# [SET EXERCISE]
Copy out the lines from the one containing "Within this shot, what" through the one containing "Result: 3.81 meters", inclusive. Swap "furled sail" for "folded sail" and leave everything else untouched.

·····

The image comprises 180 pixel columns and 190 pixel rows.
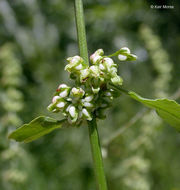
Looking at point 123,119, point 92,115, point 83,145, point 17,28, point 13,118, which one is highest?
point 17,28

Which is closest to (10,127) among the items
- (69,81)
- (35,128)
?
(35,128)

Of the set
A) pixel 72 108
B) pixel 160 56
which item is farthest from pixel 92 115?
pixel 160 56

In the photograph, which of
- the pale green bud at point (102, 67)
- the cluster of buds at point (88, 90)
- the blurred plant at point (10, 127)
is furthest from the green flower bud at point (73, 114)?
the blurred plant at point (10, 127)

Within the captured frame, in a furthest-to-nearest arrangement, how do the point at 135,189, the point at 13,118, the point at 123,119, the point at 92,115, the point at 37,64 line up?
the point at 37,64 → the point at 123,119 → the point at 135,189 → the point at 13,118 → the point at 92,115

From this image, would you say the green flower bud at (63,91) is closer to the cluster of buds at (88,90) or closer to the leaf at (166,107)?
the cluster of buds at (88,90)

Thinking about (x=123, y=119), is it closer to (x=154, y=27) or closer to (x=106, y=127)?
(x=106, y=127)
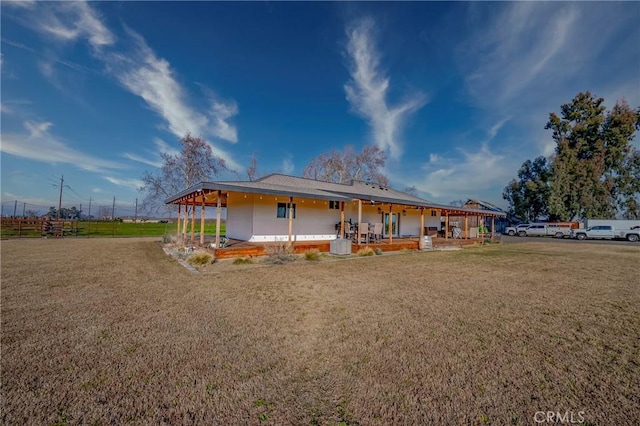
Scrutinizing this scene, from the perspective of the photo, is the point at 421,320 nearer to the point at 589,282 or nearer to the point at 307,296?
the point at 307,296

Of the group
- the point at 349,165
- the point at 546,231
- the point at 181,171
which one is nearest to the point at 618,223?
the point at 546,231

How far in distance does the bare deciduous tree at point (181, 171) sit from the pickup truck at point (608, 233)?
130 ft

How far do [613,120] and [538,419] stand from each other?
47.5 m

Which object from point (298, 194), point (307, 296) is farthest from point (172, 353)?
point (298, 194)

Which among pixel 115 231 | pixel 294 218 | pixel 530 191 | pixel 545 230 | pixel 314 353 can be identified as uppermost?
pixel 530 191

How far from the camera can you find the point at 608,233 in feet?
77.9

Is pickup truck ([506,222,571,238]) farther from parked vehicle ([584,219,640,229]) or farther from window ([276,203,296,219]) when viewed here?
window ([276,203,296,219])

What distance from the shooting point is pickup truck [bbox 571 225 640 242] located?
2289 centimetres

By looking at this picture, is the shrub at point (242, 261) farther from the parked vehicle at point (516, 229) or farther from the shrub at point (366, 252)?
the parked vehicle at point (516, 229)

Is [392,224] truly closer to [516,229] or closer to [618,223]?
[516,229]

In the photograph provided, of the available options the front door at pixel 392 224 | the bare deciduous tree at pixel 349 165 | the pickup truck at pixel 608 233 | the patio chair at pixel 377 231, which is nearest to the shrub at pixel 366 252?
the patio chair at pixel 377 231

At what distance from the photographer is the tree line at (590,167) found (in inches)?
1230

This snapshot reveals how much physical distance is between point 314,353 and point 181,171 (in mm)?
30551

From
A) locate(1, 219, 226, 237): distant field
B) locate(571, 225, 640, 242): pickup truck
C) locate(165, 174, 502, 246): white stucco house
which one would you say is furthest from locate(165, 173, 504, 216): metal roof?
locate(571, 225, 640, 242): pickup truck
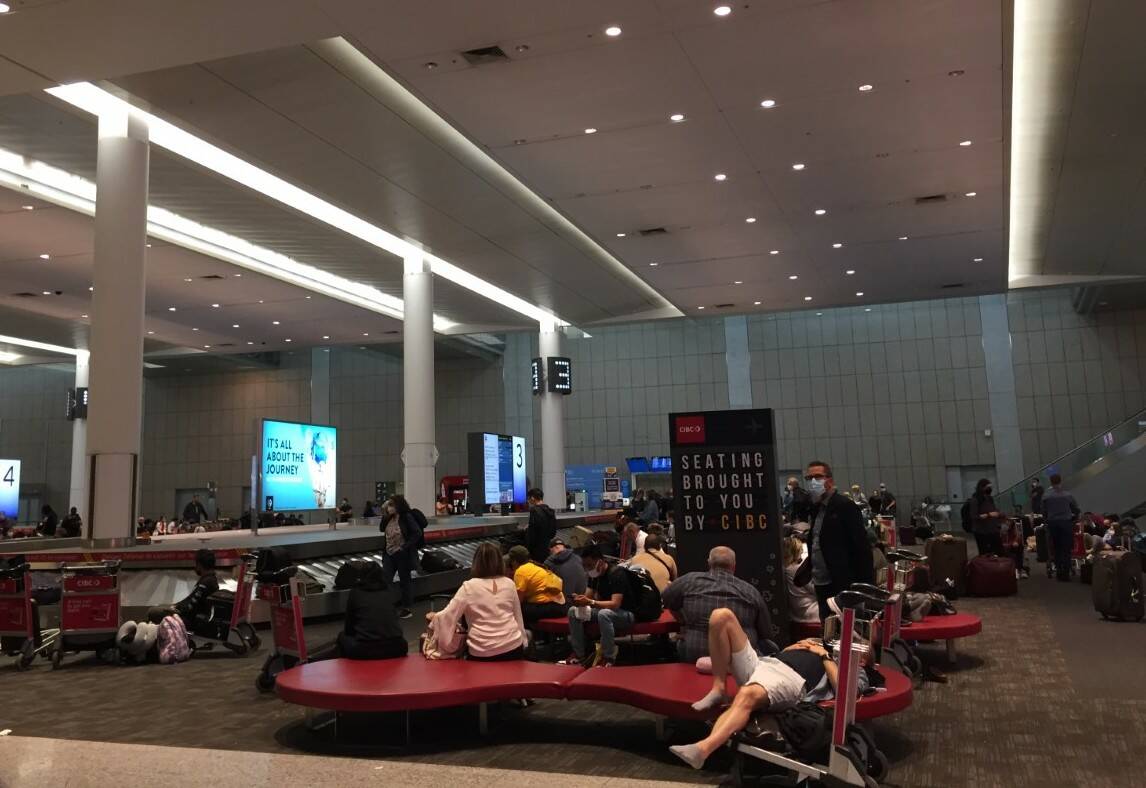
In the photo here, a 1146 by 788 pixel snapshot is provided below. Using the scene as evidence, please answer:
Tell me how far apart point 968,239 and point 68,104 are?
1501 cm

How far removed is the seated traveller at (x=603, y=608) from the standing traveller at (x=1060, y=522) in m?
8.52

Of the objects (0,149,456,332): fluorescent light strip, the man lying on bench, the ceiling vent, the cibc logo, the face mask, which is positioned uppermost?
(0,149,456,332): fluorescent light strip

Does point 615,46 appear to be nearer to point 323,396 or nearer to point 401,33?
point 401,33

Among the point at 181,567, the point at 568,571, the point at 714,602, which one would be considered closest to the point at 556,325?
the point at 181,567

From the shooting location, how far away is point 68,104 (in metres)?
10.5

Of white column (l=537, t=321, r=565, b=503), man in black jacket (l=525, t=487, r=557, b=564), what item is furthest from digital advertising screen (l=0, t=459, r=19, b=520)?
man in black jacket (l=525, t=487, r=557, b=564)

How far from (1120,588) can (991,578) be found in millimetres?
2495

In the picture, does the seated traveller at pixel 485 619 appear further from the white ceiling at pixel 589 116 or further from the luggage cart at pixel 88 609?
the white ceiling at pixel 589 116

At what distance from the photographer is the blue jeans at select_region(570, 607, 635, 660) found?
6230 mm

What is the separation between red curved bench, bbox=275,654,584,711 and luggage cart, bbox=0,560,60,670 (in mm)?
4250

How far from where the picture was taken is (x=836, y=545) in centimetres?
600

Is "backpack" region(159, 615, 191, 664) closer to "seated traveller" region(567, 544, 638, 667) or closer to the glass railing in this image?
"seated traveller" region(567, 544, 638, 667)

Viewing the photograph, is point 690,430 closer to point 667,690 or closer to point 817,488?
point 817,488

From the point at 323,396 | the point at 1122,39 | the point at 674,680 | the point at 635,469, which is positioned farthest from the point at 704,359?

·····

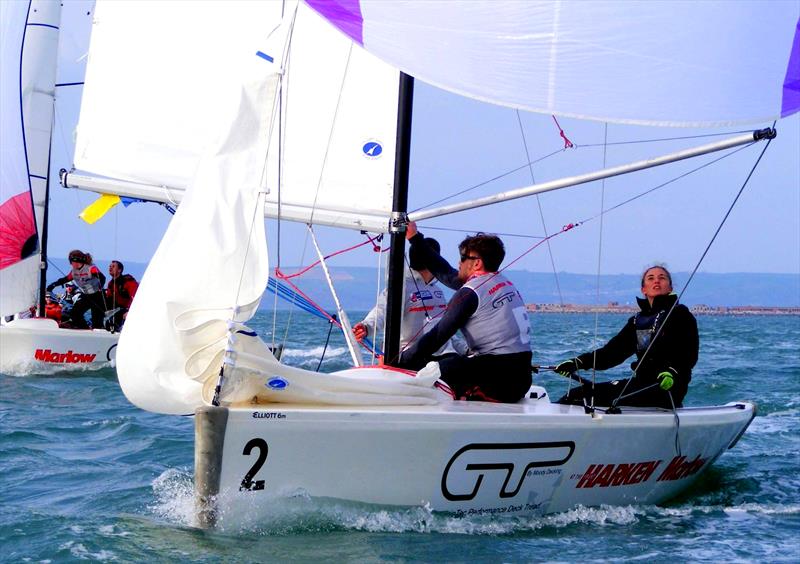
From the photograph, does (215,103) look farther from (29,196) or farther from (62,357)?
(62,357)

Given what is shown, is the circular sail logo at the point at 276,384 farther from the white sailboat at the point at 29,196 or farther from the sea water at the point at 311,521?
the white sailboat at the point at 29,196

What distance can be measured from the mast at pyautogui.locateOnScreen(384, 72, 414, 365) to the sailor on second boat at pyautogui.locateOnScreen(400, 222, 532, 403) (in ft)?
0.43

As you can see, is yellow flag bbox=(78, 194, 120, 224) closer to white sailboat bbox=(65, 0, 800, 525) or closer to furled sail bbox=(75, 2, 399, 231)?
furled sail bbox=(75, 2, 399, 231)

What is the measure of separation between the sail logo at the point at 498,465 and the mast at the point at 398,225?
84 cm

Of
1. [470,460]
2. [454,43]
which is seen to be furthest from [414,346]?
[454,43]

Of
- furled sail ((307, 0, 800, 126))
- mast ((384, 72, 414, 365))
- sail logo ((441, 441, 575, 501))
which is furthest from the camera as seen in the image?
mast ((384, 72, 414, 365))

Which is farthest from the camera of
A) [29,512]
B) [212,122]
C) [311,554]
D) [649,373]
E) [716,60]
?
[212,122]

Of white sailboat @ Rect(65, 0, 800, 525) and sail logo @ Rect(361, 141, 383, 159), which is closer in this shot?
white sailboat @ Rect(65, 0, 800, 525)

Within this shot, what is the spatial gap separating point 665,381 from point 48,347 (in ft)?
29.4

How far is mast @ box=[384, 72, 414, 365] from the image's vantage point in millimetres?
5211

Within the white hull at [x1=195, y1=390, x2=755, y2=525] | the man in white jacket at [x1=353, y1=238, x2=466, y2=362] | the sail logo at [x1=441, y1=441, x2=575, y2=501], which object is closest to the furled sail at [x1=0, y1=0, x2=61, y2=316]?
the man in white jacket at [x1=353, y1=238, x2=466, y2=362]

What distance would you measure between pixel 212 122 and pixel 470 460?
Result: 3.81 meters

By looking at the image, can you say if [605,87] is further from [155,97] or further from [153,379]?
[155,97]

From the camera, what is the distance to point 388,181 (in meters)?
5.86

·····

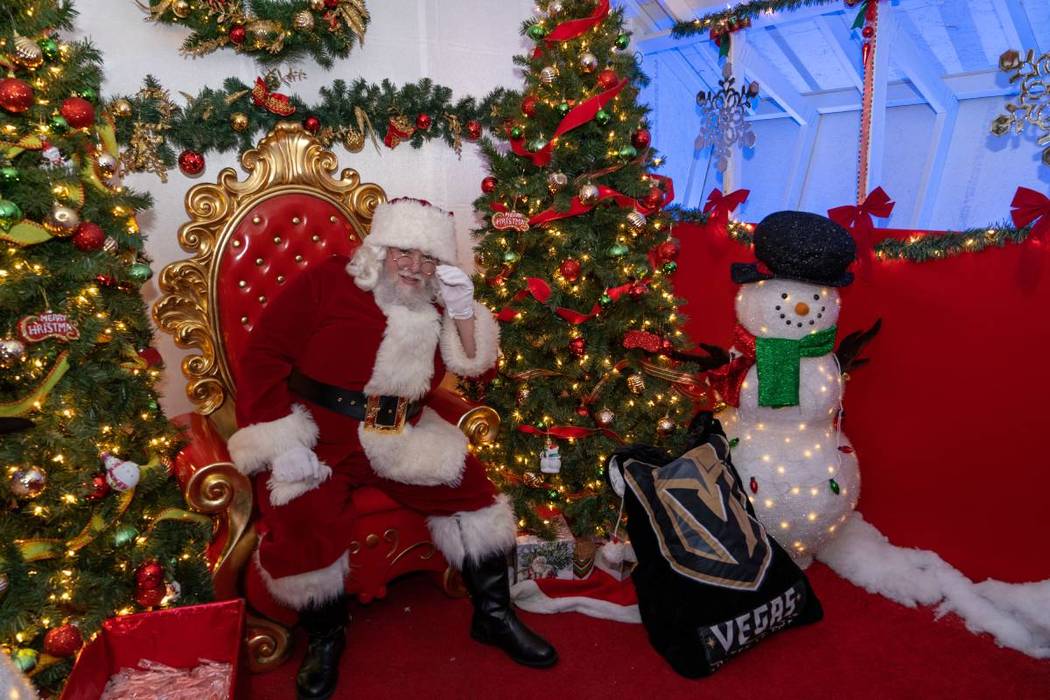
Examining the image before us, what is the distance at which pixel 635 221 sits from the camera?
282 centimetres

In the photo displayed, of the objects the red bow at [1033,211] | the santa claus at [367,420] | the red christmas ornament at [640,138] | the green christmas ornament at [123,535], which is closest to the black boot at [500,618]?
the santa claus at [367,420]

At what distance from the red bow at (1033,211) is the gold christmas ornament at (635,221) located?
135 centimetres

·····

# [TASK OUTPUT]
Within this shot, what is the spatial gap separating point 665,381 from point 48,347 (in ft)?
29.4

How far is mast @ box=[384, 72, 414, 365] from the image's vantage point in millimetres?
5211

Within the white hull at [x1=195, y1=390, x2=755, y2=525] | the man in white jacket at [x1=353, y1=238, x2=466, y2=362] | the sail logo at [x1=441, y1=441, x2=575, y2=501], which object is closest to the folded sail at [x1=0, y1=0, x2=61, y2=316]?
the man in white jacket at [x1=353, y1=238, x2=466, y2=362]

What distance would you measure between pixel 212 122 and pixel 470 460?
Result: 3.81 meters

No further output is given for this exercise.